R2 Training Score:  0.9610523221634333
R2 Testing Score:  0.9444444444444444
-----------------------
F1 Score training:  0.9581292463264338
F1 Score testing:  0.9405099150141643
-----------------------
Complete F1 Score:  0.9537113768201729


## Random Forest Model <a class="anchor" id="rf-model"></a>
<hr/>

In [5]:
rfc = make_pipeline(CountVectorizer(stop_words='english'), RandomForestClassifier())

rfc.fit(X_train, y_train)

print('R2 Training Score: ', rfc.score(X_train, y_train))
print('R2 Testing Score: ', rfc.score(X_test, y_test))
print('-----------------------')
print('F1 Training Score: ', f1_score(y_train, rfc.predict(X_train)))
print('F1 Testing Score: ', f1_score(y_test, rfc.predict(X_test))) 
print('-----------------------')
y_preds = rfc.predict(X)
print('Complete F1 Score: ', f1_score(y, y_preds) )

R2 Training Score:  0.987801293356849
R2 Testing Score:  0.9206349206349206
-----------------------
F1 Training Score:  0.9872835912364026
F1 Testing Score:  0.9192825112107623
-----------------------
Complete F1 Score:  0.9699668836359484


## Conclusions <a class="anchor" id="conclusions"></a>
<hr/>

* Increasing n-grams did not improve model performance.
* Use of TfidfVectorizer did not improve model performance.
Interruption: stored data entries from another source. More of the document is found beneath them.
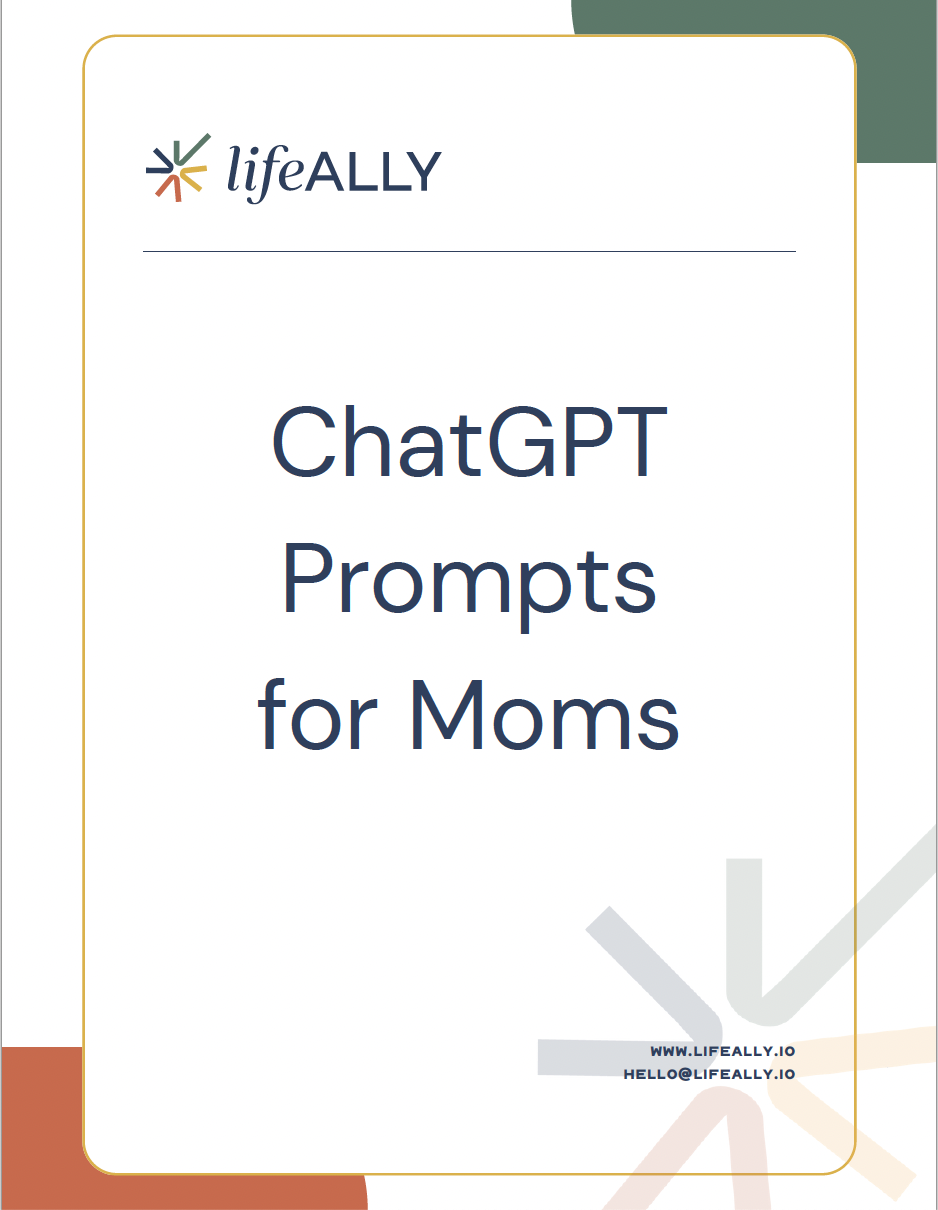 lifeALLY

ChatGPT Prompts for Moms

WWW.LIFEALLY.IO
HELLO@LIFEALLY.IO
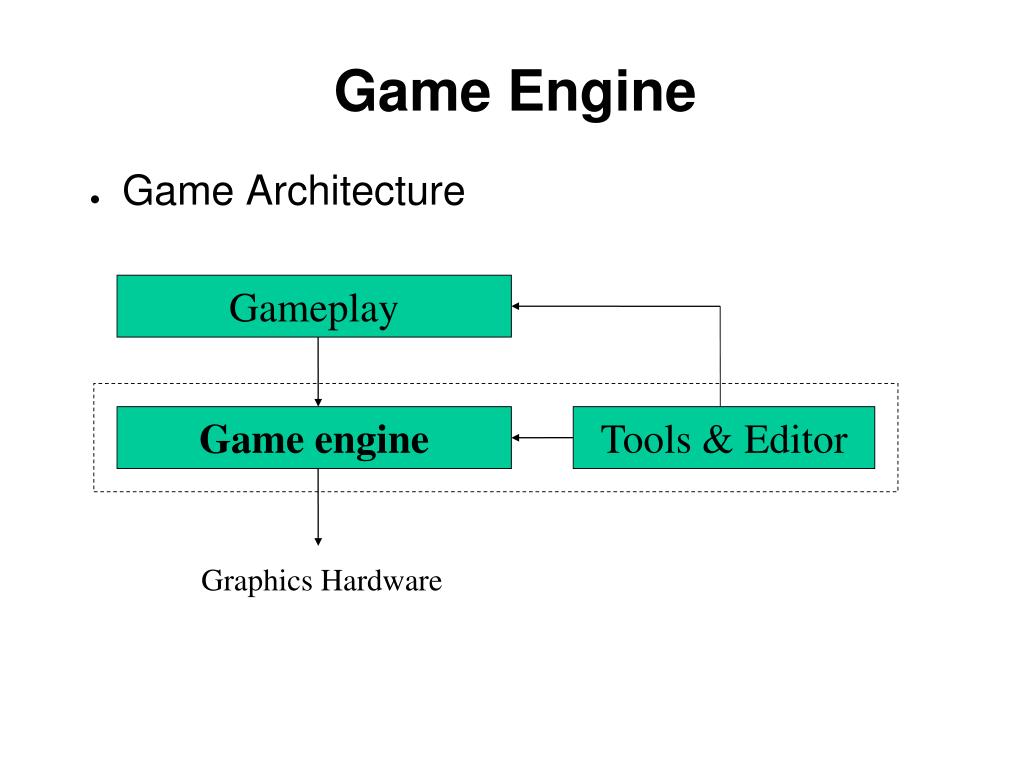 Game Engine

● Game Architecture

Gameplay

Game engine

Tools & Editor

Graphics Hardware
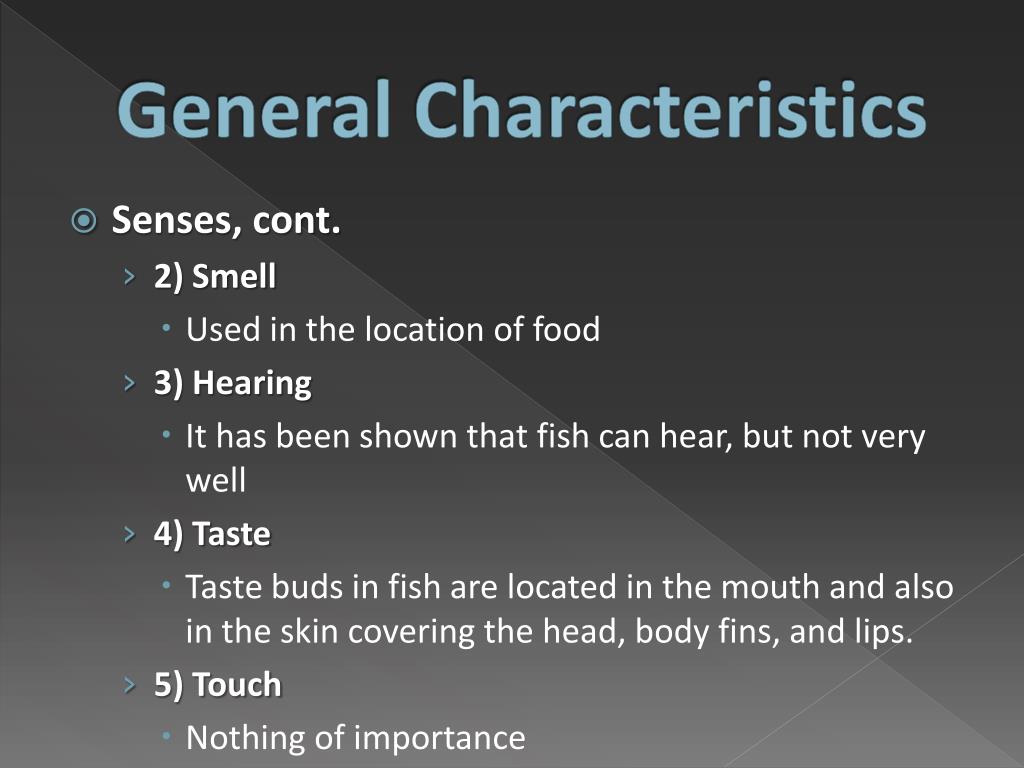 General Characteristics

Senses, cont.

2) Smell

Used in the location of food

3) Hearing

It has been shown that fish can hear, but not very well

4) Taste

Taste buds in fish are located in the mouth and also in the skin covering the head, body fins, and lips.

5) Touch

Nothing of importance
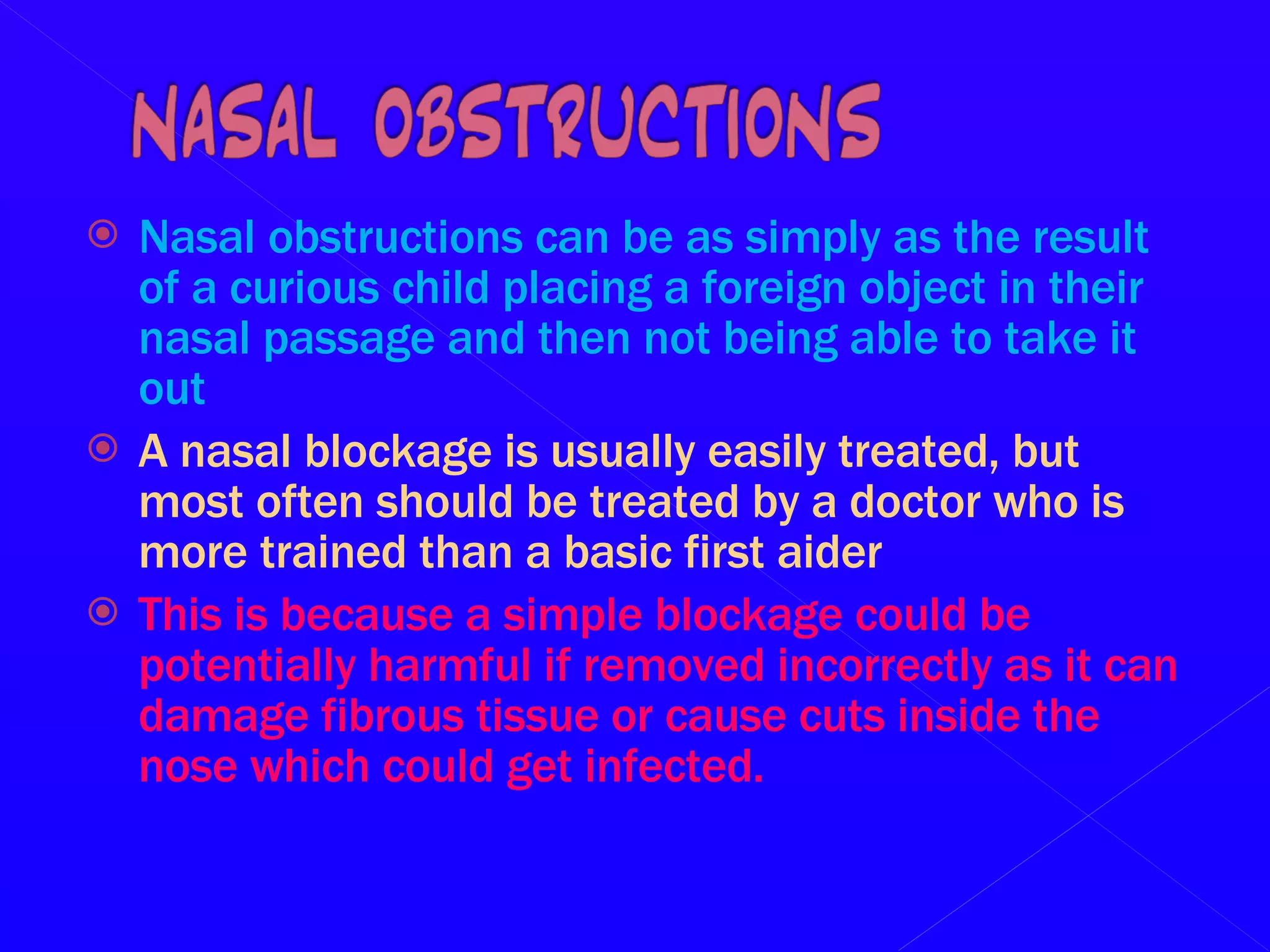 NASAL OBSTRUCTIONS

Nasal obstructions can be as simply as the result of a curious child placing a foreign object in their nasal passage and then not being able to take it out

A nasal blockage is usually easily treated, but most often should be treated by a doctor who is more trained than a basic first aider

This is because a simple blockage could be potentially harmful if removed incorrectly as it can damage fibrous tissue or cause cuts inside the nose which could get infected.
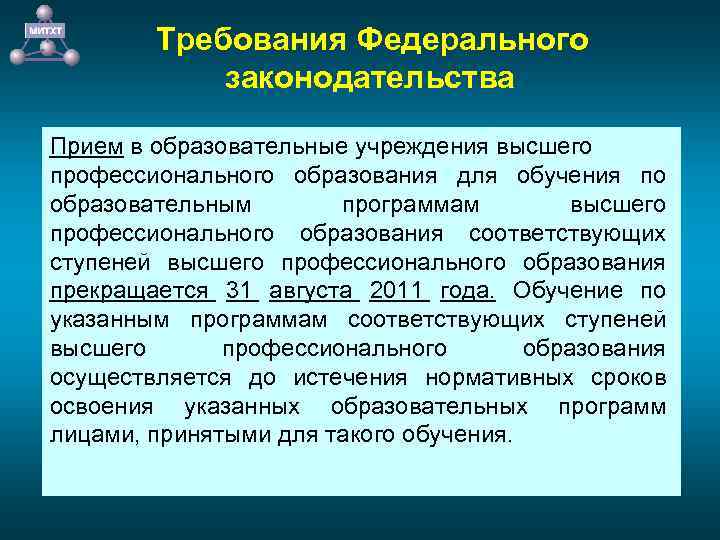 МИТХТ

Требования Федерального законодательства

Прием в образовательные учреждения высшего профессионального образования для обучения по образовательным программам высшего профессионального образования соответствующих ступеней высшего профессионального образования прекращается 31 августа 2011 года. Обучение по указанным программам соответствующих ступеней высшего профессионального образования осуществляется до истечения нормативных сроков освоения указанных образовательных программ лицами, принятыми для такого обучения.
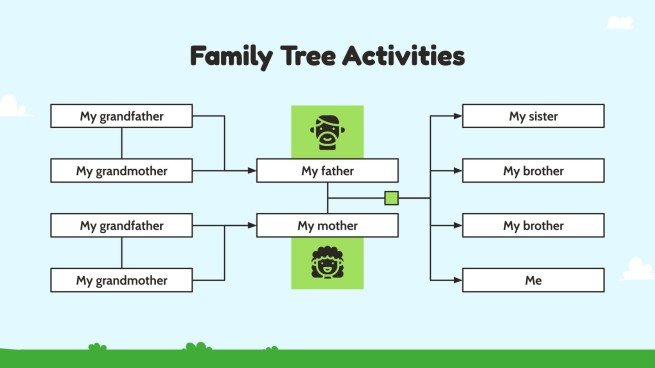 Family Tree Activities

My grandfather

My grandmother

My grandfather

My grandmother

My father

My mother

My sister

My brother

My brother

Me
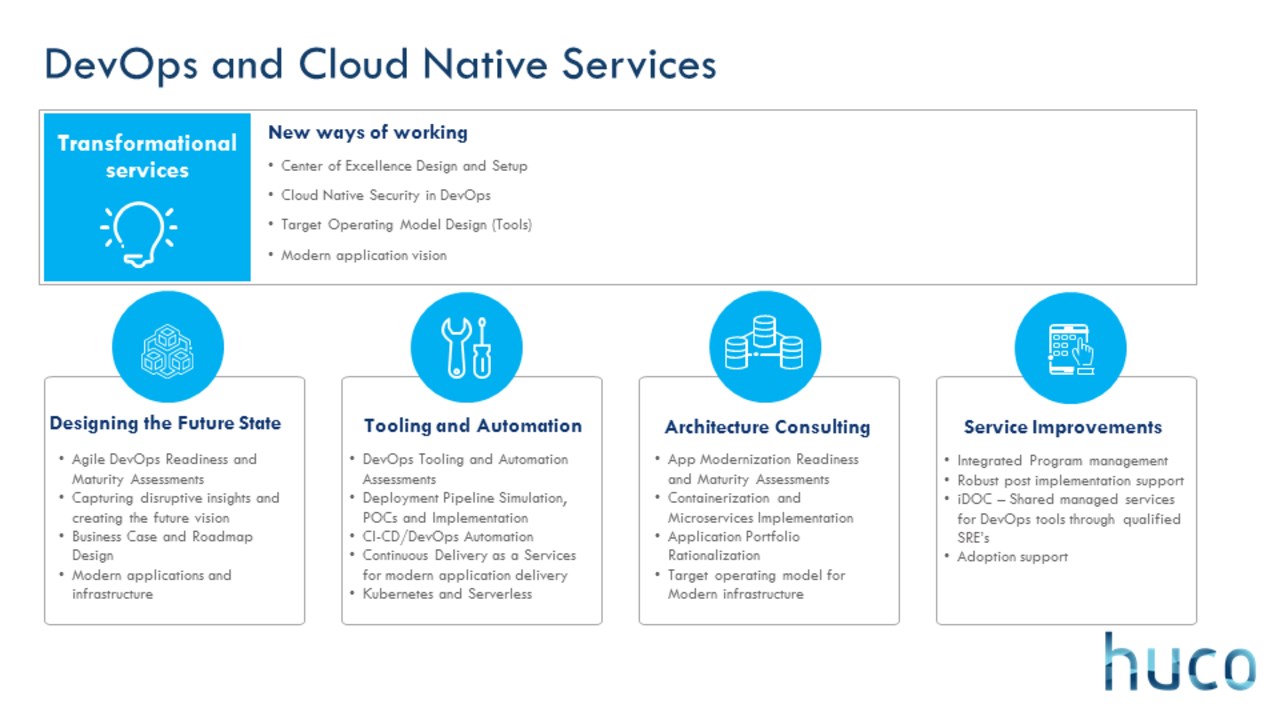 DevOps and Cloud Native Services

Transformational services

New ways of working
• Center of Excellence Design and Setup
• Cloud Native Security in DevOps
• Target Operating Model Design (Tools)
• Modern application vision

Designing the Future State
• Agile DevOps Readiness and Maturity Assessments
• Capturing disruptive insights and creating the future vision
• Business Case and Roadmap Design
• Modern applications and infrastructure

Tooling and Automation
• DevOps Tooling and Automation Assessments
• Deployment Pipeline Simulation, POCs and Implementation
• CI-CD/DevOps Automation
• Continuous Delivery as a Services for modern application delivery
• Kubernetes and Serverless

Architecture Consulting
• App Modernization Readiness and Maturity Assessments
• Containerization and Microservices Implementation
• Application Portfolio Rationalization
• Target operating model for Modern infrastructure

Service Improvements
• Integrated Program management
• Robust post implementation support
• iDOC – Shared managed services for DevOps tools through qualified SRE's
• Adoption support

huco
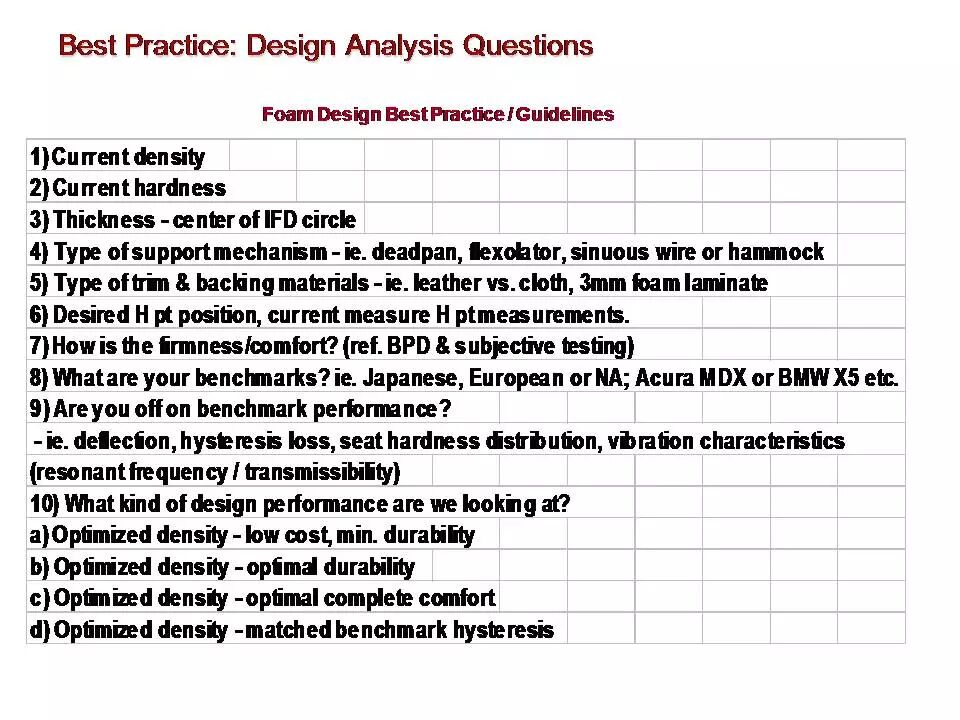 Best Practice: Design Analysis Questions

Foam Design Best Practice / Guidelines

1) Current density
2) Current hardness
3) Thickness - center of IFD circle
4) Type of support mechanism - ie. deadpan, flexolator, sinuous wire or hammock
5) Type of trim & backing materials - ie. leather vs. cloth, 3mm foam laminate
6) Desired H pt position, current measure H pt measurements.
7) How is the firmness/comfort? (ref. BPD & subjective testing)
8) What are your benchmarks? ie. Japanese, European or NA; Acura MDX or BMW X5 etc.
9) Are you off on benchmark performance?
- ie. deflection, hysteresis loss, seat hardness distribution, vibration characteristics (resonant frequency / transmissibility)
10) What kind of design performance are we looking at?
a) Optimized density - low cost, min. durability
b) Optimized density - optimal durability
c) Optimized density - optimal complete comfort
d) Optimized density - matched benchmark hysteresis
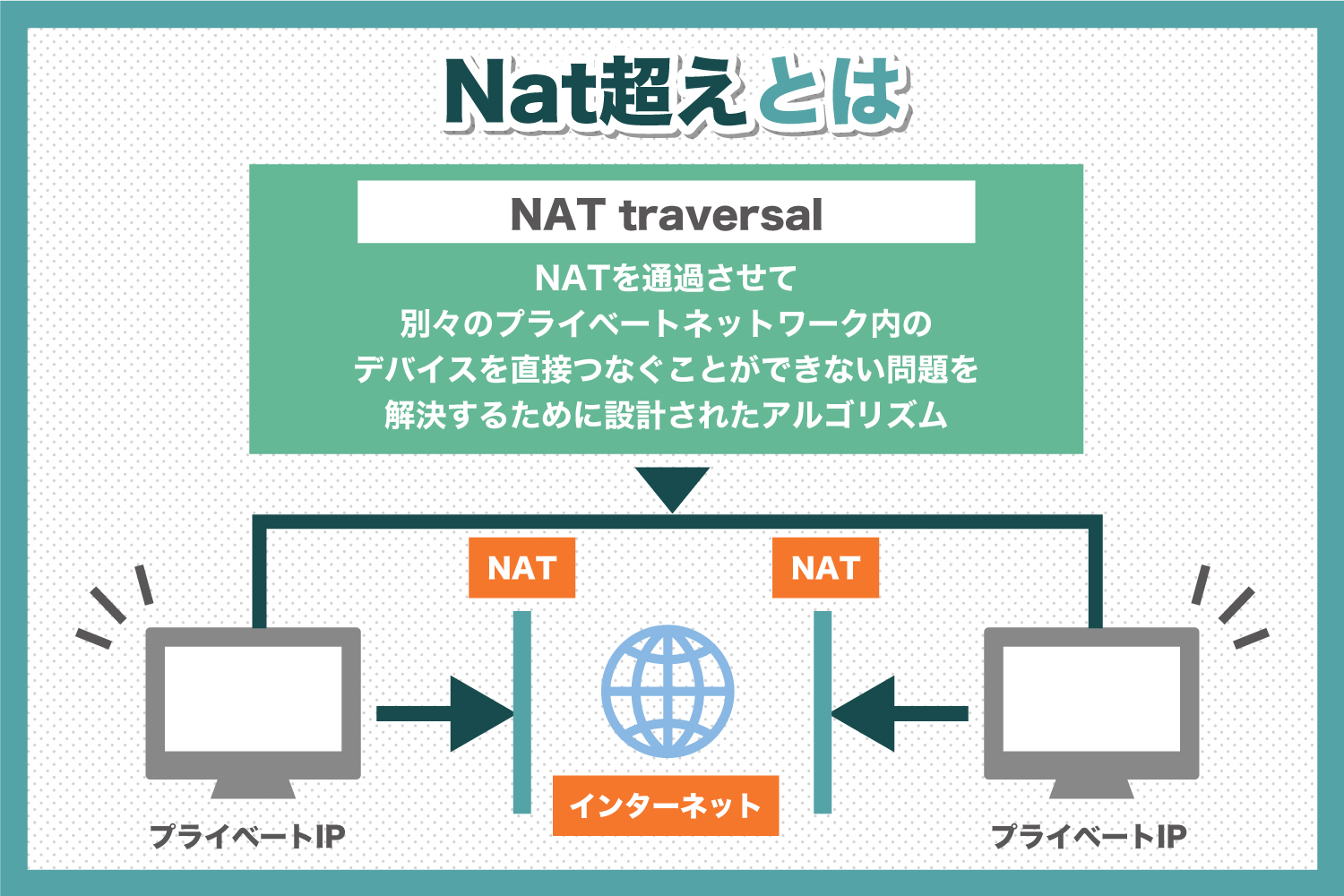 Nat超えとは

NAT traversal

NATを通過させて
別々のプライベートネットワーク内の
デバイスを直接つなぐことができない問題を
解決するために設計されたアルゴリズム

NAT

NAT

インターネット

プライベートIP

プライベートIP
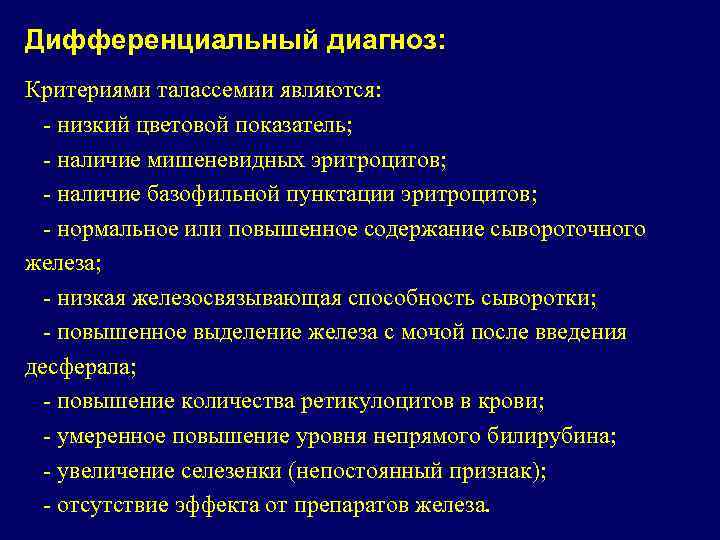 Дифференциальный диагноз:

Критериями талассемии являются:
- низкий цветовой показатель;
- наличие мишеневидных эритроцитов;
- наличие базофильной пунктации эритроцитов;
- нормальное или повышенное содержание сывороточного железа;
- низкая железосвязывающая способность сыворотки;
- повышенное выделение железа с мочой после введения десферала;
- повышение количества ретикулоцитов в крови;
- умеренное повышение уровня непрямого билирубина;
- увеличение селезенки (непостоянный признак);
- отсутствие эффекта от препаратов железа.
## Further Exploration <a class="anchor" id="further"></a>
<hr/>

* Further processing of data could be done to clean text.
* Additional stop words could be added.
* Use of lemmatizing/stemming
* Further analysis of words specific to each subreddit. Is there a better way to choose words outside of count?
* Further exploration of parameter selection in tree models to attempt to improve performance.